The argument in favor is financial. But anyone with halfway decent medical coverage - tech workers, government employees, retirees, union workers, etc, it’s almost certainly going to go down.
Part of the reason is that Americans do get pretty decent care when they can afford it.
I can tell you personal horror stories about my time in Europe and ex-Europe.
I’d say the real problem in America isn’t even payment - it’s how medical information is siloed and treated like proprietary data. Usually under the guise of patient privacy.
I'm not a proponent of single payer because I don't think it addresses the root problem of the absolutely broken anti-patient incentives of a system that has long ago been destroyed by bureaucracy. But I'm not an opponent of single payer either - I just don't think it's the panacea people think it is.
I totally agree. Payment isn’t the problem.
But I’ve had similar experiences with doctors in European and ex-European nations.
If I could make one change to the healthcare system, it would be a universal healthcare records system.
It’s nuts this is treated like it’s proprietary data.
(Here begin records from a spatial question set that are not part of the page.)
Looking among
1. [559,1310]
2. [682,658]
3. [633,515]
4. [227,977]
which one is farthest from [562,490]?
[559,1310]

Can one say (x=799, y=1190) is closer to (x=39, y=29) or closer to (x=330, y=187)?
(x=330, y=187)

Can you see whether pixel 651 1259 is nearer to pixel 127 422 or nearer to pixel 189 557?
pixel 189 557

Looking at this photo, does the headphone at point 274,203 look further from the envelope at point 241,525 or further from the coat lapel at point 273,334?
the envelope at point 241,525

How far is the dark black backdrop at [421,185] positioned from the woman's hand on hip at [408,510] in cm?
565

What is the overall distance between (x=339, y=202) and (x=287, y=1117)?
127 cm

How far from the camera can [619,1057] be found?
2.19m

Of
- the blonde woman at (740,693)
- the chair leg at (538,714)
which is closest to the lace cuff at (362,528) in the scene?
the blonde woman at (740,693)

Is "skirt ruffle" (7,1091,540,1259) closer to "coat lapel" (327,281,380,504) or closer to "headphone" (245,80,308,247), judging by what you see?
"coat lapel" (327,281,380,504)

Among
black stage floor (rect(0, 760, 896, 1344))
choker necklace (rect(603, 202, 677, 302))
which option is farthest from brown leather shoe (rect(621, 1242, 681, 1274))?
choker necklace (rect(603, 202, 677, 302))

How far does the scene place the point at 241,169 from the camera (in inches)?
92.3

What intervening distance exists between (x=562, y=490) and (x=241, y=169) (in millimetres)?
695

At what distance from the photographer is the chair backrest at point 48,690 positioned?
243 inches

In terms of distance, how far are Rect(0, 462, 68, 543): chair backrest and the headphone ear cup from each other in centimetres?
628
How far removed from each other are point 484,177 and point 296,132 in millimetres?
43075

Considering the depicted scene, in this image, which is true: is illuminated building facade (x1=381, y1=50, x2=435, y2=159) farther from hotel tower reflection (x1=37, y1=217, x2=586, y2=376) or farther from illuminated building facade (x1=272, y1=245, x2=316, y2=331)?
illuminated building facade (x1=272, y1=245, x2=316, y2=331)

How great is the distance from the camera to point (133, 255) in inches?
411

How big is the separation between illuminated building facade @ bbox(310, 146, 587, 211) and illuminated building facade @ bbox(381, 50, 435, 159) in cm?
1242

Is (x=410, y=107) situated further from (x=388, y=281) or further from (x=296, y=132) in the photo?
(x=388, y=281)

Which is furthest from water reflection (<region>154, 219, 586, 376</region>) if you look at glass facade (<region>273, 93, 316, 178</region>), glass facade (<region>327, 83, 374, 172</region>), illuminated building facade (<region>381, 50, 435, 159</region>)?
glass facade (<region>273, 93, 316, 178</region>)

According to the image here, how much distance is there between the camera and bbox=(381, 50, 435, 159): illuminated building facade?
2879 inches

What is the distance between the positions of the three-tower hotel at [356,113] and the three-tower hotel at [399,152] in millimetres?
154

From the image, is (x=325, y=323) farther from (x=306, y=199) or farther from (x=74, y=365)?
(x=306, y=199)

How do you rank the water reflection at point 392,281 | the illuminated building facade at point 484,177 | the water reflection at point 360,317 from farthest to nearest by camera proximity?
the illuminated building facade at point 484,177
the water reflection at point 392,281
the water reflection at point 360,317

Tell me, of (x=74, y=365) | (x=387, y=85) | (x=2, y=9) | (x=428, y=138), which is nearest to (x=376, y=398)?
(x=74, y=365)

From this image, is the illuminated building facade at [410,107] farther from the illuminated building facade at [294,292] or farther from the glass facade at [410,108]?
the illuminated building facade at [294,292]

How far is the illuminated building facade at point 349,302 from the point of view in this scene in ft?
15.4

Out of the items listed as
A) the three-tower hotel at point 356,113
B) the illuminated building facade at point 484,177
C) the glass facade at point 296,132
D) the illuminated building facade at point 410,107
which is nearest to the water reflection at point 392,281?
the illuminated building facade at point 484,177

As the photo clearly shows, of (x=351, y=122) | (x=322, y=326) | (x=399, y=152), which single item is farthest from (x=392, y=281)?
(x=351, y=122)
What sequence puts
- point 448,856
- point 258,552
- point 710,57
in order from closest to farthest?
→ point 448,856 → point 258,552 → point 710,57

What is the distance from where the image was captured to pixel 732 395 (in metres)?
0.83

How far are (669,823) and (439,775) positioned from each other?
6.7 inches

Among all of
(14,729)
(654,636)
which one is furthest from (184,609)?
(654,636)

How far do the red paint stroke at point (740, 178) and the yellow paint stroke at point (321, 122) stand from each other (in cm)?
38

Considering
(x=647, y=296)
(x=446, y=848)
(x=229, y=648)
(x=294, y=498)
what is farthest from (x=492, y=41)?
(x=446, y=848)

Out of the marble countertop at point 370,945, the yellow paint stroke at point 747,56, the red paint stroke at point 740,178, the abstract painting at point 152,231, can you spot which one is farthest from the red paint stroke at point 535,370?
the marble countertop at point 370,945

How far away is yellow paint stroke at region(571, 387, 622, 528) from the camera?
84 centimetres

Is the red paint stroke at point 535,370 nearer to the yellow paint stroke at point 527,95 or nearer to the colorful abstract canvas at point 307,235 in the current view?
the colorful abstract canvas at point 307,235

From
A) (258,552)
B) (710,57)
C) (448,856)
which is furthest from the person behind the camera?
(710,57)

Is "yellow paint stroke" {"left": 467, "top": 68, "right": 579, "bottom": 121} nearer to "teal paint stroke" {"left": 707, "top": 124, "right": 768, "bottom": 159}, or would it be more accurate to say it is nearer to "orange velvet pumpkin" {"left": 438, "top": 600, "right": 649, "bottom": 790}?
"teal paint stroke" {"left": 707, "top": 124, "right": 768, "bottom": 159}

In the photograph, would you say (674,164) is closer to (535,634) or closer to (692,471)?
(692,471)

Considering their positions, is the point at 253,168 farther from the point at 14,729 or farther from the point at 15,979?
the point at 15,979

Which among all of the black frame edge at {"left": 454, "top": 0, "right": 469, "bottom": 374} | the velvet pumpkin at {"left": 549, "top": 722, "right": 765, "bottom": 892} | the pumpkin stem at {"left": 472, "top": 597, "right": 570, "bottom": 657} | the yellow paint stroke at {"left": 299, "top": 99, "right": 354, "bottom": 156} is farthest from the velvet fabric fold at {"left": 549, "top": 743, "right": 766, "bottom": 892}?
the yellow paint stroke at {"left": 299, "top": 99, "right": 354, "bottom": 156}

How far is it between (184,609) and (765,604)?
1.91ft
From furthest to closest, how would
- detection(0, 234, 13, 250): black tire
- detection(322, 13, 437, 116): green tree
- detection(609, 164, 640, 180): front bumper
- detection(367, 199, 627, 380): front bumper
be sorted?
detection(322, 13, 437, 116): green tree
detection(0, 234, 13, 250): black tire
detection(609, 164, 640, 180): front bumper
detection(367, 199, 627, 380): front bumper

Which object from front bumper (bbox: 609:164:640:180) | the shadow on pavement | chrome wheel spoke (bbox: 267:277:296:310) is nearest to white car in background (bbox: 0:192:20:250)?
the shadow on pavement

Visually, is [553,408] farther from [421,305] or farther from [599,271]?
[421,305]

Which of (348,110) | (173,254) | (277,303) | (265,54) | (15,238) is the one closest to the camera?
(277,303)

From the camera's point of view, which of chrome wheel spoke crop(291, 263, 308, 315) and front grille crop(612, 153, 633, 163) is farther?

My problem with your previous comment is that you just baselessly asserted that healthcare standards would go down with single payer, which is a common political talking point that completely ignores how the industry has already been captured and destroyed by private corporate bureaucracy (ie we already have "death panels", only they each consist of a single malpracticing doctor with a computer algorithm and an autosigner). Payment isn't the underlying problem of why healthcare is so bad, but it's certainly another problem for many people who go receive (shoddy) healthcare, and then afterwards end up at the pointy end of fraudulent billing shakedowns.
Not for core health care competencies. That wouldn’t be universal coverage.
When I say “quality would go down” in talking about actual health care.
Having a system where you have to pay extra to have a good doctor sound suspiciously like the current system, except it’s usually your employer paying extra.
Yes, as an upper-middle-class salaryman, my care is above average. If I don't like what Uncle Sam provides, I can buy additional coverage/care. No change for me.
For everybody with worse coverage and less income? They're already receiving worse care than most of Western Europe.
My personal point of reference: Scottish immigrant, with substatial family in Scotland, Ireland, and Australia. Both white collar and working class.
>"In 2022, private health insurance coverage continued to be more prevalent than public coverage, at 65.6 percent and 36.1 percent, respectively."
https://www.census.gov/library/publications/2023/demo/p60-28...
Arguably, private insurance will still exist for the upper class. So the top 10% or so will likely be unaffected. It would just further increase any inequality that currently exists. (The current proposals are Medicare for all and not a state run facilities)
Medicare as it currently exists is not “free at point of service”, or even “affordable at point of service.” There’s the Medicare gap, etc.
Medicare isn’t really set up to be a universal program. It assumes that providers have non-Medicare patients, and regularly uses that fact to calibrate the program.